What makes me furious about this is that is not that I don't have 350m lying around, it is that I cannot easily reason about my ridiculously simple program. That is scary to me and so galling that it quickly drives me int a bloodlust.

Now I have a list of all the packages. Since I don't want to wait 20 seconds per query of our database, we use the ``global'' value trick.

db = unsafePerformIO $ scanArchive "00-index.tar.gz"

Now db only gets evaluated once, but holds the entire list of packages.

The Fruits Of Our Labor
A simple function to query our ``database'' creates histograms of information. It takes the database, a display function and a function to project with.


hist :: Eq a
=> [GenericPackageDescription]
-> (a -> String)
-> (GenericPackageDescription -> a)
-> IO ()


The above calls a utility function that computes a histogram of Eq instance values and prints the results in sorted order.

As an example a histogram of the copyrights is:

*Main> hist db id $ packageDescription .> category
128 Data
100 System
77 Text
68 Web
68 Network
59
55 Graphics
...

The first arguments are self as described above. The projection function ((.>) is flip (.)) selects all the category attributes of the package descriptions. Since this is already a String, we use id, show would add quotes. The listing shows that 128 packages are categorized as being related to data. The second most common category is system related packages.

Stability
As a second example, we project on package stability. The lowercase allows us to be case insensitive (e.g. some people list Alpha and others alpha).

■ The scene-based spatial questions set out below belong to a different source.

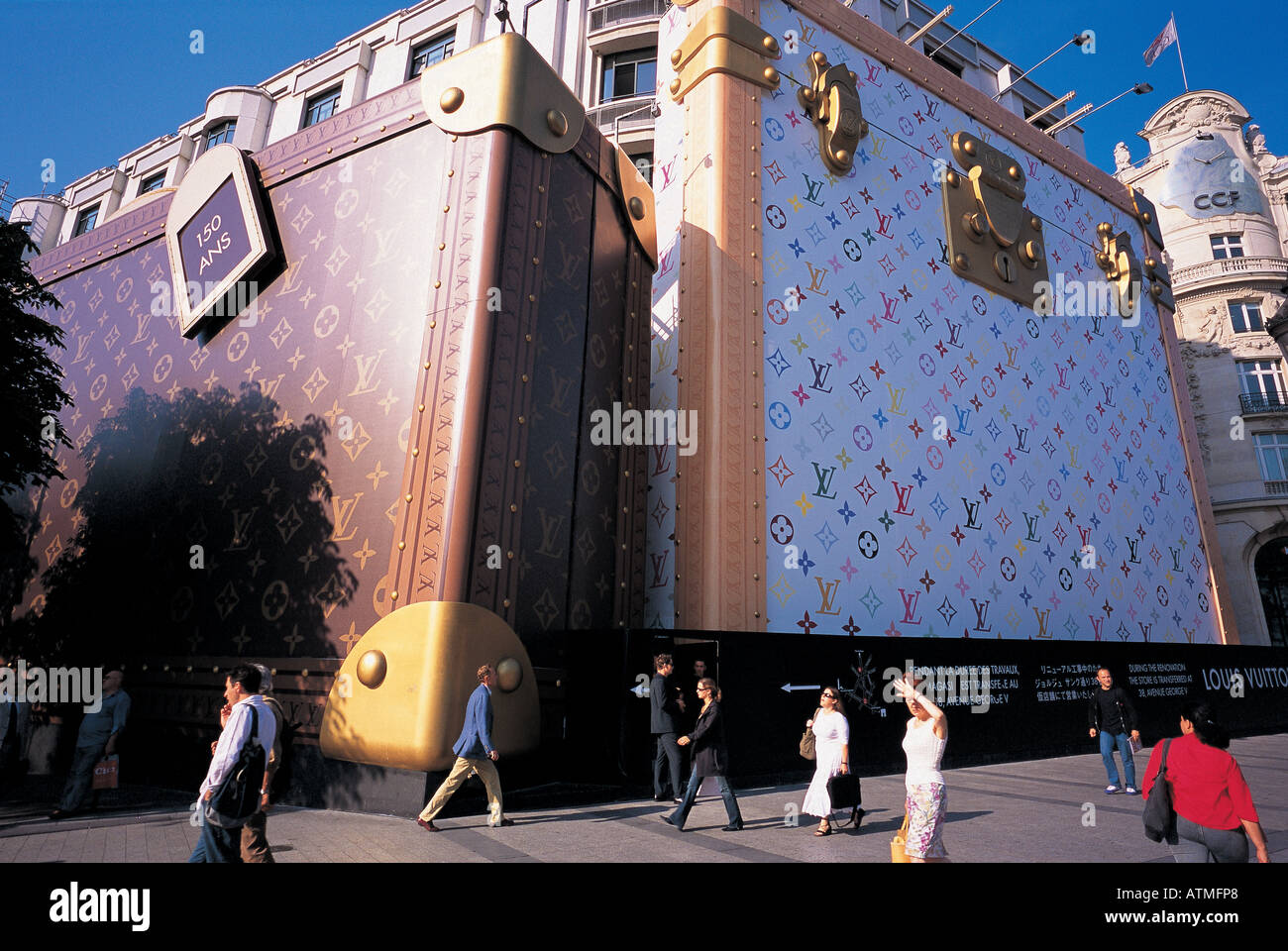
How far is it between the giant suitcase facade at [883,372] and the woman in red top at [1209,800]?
6147 millimetres

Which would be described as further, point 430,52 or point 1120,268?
point 430,52

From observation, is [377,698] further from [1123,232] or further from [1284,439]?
[1284,439]

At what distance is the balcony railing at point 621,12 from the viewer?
22.8 metres

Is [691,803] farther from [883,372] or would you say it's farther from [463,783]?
[883,372]

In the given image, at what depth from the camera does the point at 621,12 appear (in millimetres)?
23312

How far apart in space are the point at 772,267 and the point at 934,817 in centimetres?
946

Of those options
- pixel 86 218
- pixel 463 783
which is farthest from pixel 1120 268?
pixel 86 218

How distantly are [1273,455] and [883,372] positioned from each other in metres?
31.2

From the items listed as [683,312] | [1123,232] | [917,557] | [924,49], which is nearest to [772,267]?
[683,312]

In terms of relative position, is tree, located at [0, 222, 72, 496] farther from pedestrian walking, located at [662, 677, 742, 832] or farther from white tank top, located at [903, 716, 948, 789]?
white tank top, located at [903, 716, 948, 789]

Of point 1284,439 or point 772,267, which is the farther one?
point 1284,439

*Main> hist db id $ packageDescription .> stability .> lowercase
703
387 experimental
93 alpha
76 stable
70 provisional
51 beta
23 unstable
8 seems to work, passes a few tests
4 deprecated
2 alpa
1 seems to work, but not posix yet
1 testing
1 none
1 experimental, not usable yet
1 builds
1 experiemental
1 unknown
1 mostly stable
1 pre-alpha

(Note: that the 703 at the top is not a total, 703 entries list the empty string as their stability level.)

Now, I love hackage. In a couple of hours I cobbled together a really cool script mainly using hackage-based code. However, about, ``all the free code that is already out there for us to use,'' what do we make of its stability? I would say provisional and stable are the good ones that is 140 of like 1400 packages. So caveat emptor and choose carefully.

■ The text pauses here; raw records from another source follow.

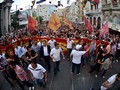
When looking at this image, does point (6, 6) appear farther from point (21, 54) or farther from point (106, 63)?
point (106, 63)

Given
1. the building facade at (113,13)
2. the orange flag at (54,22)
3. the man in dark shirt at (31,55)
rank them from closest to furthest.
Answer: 1. the man in dark shirt at (31,55)
2. the orange flag at (54,22)
3. the building facade at (113,13)

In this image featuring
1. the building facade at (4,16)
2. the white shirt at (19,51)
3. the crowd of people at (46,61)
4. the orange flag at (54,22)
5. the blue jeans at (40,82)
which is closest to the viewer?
the crowd of people at (46,61)

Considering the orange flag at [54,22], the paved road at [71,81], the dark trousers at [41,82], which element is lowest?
the paved road at [71,81]

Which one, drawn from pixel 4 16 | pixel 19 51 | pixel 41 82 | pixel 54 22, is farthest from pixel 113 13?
pixel 41 82

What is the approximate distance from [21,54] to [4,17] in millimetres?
30607

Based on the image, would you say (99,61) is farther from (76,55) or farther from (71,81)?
(71,81)

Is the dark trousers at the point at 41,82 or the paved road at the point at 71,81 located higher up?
the dark trousers at the point at 41,82

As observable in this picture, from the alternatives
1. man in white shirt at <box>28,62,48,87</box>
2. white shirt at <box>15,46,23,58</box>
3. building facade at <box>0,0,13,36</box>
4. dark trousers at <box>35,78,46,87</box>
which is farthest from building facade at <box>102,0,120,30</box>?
man in white shirt at <box>28,62,48,87</box>

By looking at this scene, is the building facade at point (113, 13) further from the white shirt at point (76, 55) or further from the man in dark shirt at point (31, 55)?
the white shirt at point (76, 55)

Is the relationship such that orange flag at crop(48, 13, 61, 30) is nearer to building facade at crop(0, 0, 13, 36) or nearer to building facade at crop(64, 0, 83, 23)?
building facade at crop(0, 0, 13, 36)

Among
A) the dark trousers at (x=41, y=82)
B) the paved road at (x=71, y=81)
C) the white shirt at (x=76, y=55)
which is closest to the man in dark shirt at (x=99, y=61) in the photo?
the paved road at (x=71, y=81)

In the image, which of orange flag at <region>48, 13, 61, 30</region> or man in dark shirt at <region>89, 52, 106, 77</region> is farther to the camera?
orange flag at <region>48, 13, 61, 30</region>

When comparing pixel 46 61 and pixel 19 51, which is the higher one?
pixel 19 51

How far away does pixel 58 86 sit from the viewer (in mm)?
9656
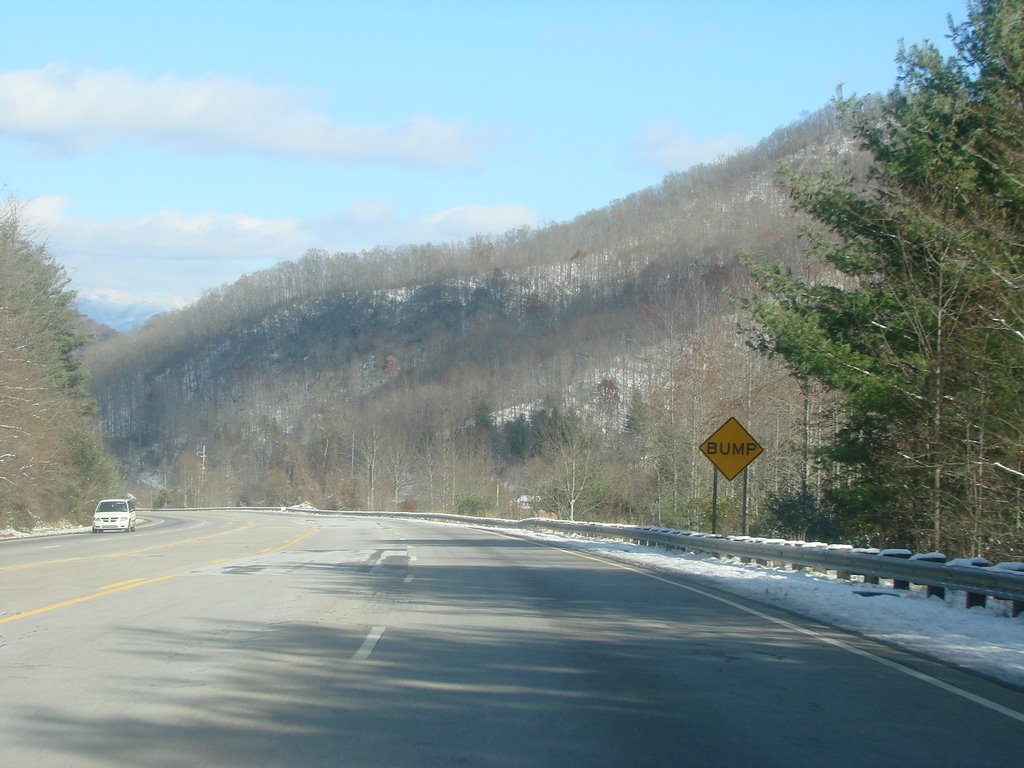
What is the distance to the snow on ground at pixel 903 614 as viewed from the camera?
32.5 ft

That said, if 2/3 of software cost is maintenance; nobody wants to service a bunch of whiny users if they don't have to. It's the first 1/3 that is fun I suppose. I know if I uploaded something to hackage, I wouldn't want to babysit it once I got bored with it. But this is kind of a nice feature of hackage: post the code, if someone wants to use it, let them fix it.

How many packages have a different author than maintainer? Does this imply a such a change of hands as above?

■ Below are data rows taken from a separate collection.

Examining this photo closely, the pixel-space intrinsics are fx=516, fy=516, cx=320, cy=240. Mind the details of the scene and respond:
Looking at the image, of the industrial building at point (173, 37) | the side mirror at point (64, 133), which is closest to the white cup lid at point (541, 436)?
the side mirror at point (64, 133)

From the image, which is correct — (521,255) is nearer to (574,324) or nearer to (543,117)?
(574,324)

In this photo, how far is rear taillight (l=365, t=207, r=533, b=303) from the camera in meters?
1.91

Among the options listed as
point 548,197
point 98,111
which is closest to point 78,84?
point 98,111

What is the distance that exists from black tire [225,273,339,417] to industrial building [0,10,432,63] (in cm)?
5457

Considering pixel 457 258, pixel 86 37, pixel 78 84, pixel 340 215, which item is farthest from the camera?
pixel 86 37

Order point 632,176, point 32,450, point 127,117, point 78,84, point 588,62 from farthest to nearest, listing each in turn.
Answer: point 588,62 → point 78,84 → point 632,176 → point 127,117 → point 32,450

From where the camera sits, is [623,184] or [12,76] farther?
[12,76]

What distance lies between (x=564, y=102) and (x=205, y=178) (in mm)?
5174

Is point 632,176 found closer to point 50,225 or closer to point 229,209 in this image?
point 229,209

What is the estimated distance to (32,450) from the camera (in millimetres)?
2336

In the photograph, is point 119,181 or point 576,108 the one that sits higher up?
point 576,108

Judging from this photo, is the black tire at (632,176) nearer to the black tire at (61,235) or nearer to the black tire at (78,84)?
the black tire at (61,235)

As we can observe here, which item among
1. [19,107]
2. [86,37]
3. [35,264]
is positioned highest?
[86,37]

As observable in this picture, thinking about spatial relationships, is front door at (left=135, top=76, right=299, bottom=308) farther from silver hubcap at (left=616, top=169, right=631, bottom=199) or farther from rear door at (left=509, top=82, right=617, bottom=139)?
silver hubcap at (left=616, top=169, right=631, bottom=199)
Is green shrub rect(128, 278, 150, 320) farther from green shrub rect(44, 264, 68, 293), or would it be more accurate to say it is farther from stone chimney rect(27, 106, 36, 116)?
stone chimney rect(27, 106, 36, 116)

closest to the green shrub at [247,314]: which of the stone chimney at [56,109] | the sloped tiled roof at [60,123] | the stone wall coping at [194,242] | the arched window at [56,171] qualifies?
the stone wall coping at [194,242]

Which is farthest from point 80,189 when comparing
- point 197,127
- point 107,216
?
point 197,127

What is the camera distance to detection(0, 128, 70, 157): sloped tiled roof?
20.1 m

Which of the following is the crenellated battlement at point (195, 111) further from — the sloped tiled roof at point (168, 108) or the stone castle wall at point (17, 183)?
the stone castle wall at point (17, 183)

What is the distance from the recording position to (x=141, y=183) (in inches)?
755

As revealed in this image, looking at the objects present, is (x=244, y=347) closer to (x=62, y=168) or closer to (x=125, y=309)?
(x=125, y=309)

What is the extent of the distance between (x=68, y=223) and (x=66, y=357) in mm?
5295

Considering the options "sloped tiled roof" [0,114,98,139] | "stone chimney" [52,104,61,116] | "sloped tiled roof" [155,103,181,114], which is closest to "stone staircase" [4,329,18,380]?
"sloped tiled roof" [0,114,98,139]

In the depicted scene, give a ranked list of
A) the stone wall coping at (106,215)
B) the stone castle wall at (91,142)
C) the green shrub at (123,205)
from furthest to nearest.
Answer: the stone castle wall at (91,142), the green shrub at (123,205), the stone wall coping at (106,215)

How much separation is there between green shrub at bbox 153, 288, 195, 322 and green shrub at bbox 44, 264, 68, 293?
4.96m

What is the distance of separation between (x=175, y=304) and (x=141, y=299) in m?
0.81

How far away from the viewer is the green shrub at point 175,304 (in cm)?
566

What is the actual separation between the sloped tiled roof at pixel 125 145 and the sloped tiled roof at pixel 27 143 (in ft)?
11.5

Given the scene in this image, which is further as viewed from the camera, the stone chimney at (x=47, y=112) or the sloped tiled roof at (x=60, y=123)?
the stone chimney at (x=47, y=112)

*Main> let auth = packageDescription .> author
*Main> let maint = packageDescription .> maintainer
*Main> length $ filter (\d -> auth d /= maint d) db
1150

I don't know if I trust this number, but it is kind of cool how quickly I was able to go from ``I wonder?'' to ``Let's find out!''


Top Authors

*Main> hist db id $ auth
89

38 Don Stewart

29 Henning Thielemann <...>

23 John Goerzen

17 Wang, Jinjing

16 Conal Elliott

14 Rohan Drape

14 Andy Gill

14 Michael Snoyman <...>
...




Top Maintainers

*Main> hist db id $ maint
45
34 Henning Thielemann
26 libraries[at]haskell.org
23 John Goerzen
19 Don Stewart
18 dons[at]galois.com
17 conal[at]conal.net
16 Wang, Jinjing
15 rd[at]slavepianos.org
14 Micha6el Snoyman
13 Lemmih (lemmih[at]gmail.com)
12 haskelldb-users[at]lists.sourceforge.net
12 Audrey Tang
11 bjorn[at]bringert.net
10 TextRegexLazy[at]personal.mightyreason.com
10 Lennart Augustsson
...

You can see that Henning and Don are both big contributers although plenty of people put packages in anonymously.